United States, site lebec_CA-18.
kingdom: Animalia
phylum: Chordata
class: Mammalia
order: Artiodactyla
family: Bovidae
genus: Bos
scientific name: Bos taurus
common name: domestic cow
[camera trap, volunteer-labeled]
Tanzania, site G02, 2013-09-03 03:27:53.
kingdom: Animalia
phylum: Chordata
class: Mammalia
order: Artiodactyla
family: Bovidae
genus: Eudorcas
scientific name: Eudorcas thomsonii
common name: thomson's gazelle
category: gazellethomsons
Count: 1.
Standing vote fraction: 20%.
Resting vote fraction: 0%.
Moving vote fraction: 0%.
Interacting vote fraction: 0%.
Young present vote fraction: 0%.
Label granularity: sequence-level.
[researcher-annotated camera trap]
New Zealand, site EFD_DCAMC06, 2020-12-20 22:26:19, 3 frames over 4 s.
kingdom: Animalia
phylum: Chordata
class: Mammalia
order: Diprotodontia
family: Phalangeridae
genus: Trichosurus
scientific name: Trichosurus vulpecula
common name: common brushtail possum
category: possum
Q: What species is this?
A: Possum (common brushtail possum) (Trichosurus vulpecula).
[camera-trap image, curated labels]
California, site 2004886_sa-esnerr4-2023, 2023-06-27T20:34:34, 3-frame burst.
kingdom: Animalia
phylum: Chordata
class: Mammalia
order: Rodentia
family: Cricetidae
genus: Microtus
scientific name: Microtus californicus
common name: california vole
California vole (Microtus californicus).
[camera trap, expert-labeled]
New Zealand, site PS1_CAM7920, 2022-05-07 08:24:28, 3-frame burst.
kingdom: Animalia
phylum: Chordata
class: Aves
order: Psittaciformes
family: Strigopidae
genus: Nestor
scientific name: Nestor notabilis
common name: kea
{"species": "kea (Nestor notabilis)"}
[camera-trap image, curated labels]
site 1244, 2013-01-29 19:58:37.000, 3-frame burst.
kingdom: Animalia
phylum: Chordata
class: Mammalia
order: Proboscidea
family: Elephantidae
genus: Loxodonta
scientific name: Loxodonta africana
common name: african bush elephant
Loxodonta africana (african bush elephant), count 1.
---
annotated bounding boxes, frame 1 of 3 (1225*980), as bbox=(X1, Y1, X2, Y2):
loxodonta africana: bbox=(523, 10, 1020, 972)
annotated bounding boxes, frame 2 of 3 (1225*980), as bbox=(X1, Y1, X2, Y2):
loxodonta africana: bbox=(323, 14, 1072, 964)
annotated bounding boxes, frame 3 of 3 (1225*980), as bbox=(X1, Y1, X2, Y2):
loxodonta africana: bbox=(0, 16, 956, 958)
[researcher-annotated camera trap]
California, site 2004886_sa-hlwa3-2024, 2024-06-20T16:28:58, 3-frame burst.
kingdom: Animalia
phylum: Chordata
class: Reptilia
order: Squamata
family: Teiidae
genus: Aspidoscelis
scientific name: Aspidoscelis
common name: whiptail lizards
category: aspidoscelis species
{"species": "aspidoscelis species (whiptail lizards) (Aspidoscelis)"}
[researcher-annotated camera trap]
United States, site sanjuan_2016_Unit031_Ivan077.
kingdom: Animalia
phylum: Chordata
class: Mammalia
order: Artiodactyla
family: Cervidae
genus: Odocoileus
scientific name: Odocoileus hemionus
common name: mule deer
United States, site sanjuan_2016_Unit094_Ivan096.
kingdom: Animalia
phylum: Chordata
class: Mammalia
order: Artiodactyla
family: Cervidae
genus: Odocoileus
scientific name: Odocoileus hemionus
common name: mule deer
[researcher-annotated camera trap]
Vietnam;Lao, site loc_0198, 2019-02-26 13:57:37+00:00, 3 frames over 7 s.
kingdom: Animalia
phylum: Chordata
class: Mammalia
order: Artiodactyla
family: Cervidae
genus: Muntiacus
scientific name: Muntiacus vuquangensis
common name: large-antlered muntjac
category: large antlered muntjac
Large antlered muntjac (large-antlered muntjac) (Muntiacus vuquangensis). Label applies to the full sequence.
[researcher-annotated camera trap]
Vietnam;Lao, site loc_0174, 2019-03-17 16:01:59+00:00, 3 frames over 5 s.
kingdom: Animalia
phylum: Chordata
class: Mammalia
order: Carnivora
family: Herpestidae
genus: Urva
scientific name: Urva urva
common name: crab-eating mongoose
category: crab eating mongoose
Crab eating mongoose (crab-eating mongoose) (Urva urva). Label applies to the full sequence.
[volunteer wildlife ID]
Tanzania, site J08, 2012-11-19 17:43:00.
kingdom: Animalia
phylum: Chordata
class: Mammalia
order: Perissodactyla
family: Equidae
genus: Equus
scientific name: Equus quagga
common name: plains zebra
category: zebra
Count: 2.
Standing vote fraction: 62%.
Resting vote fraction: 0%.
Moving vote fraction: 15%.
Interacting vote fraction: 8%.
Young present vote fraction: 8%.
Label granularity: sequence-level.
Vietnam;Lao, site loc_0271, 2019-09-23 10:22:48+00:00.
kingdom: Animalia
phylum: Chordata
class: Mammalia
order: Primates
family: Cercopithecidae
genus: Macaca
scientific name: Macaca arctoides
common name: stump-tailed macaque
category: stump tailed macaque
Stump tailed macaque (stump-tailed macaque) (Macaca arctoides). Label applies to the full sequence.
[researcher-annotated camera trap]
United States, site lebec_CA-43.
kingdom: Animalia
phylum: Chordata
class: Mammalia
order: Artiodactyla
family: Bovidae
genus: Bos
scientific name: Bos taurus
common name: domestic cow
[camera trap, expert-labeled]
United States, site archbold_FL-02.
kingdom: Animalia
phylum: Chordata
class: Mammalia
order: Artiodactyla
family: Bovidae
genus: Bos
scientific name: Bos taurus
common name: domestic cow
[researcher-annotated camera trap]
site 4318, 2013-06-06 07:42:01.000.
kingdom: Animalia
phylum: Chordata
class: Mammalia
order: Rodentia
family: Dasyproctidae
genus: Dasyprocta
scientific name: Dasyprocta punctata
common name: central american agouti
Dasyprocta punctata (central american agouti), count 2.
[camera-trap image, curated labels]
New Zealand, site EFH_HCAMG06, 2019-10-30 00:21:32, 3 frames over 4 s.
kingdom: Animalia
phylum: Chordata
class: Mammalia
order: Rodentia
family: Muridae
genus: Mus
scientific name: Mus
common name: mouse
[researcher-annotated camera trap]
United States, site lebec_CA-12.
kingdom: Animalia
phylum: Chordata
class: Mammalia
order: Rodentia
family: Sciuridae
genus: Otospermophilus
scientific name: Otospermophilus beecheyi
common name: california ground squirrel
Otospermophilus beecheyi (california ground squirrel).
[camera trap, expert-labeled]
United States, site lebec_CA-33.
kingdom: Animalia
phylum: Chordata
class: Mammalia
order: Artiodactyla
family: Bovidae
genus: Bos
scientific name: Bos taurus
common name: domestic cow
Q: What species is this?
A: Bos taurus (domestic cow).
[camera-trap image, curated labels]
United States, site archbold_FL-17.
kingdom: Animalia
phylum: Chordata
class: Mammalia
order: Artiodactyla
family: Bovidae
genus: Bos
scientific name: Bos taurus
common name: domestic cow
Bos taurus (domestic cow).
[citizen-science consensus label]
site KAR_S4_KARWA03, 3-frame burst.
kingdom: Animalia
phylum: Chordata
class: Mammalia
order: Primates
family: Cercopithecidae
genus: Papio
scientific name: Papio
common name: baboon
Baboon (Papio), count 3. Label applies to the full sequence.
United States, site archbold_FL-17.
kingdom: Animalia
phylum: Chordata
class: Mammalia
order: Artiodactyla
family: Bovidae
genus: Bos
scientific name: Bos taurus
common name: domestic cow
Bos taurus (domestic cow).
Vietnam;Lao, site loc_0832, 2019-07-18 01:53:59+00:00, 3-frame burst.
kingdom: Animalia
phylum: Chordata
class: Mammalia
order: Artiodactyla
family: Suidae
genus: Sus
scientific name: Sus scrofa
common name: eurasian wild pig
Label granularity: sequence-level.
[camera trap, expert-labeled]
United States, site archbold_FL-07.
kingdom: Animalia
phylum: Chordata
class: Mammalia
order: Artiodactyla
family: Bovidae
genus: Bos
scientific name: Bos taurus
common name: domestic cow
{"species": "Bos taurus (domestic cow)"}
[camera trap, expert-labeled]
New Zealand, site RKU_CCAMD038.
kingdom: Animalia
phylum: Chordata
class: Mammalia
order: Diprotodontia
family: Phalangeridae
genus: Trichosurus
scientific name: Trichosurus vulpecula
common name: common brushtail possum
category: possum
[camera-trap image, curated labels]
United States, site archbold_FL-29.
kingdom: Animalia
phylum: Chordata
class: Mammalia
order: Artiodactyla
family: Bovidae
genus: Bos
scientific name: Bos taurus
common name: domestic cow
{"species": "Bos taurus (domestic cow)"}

What is required → Beginning at the line above that contains "annotated bounding boxes, frame 2", return each line exactly through the line that contains "2024-06-20T16:28:58, 3-frame burst.", and no others.

Answer space →
annotated bounding boxes, frame 2 of 3 (1225*980), as bbox=(X1, Y1, X2, Y2):
loxodonta africana: bbox=(323, 14, 1072, 964)
annotated bounding boxes, frame 3 of 3 (1225*980), as bbox=(X1, Y1, X2, Y2):
loxodonta africana: bbox=(0, 16, 956, 958)
[researcher-annotated camera trap]
California, site 2004886_sa-hlwa3-2024, 2024-06-20T16:28:58, 3-frame burst.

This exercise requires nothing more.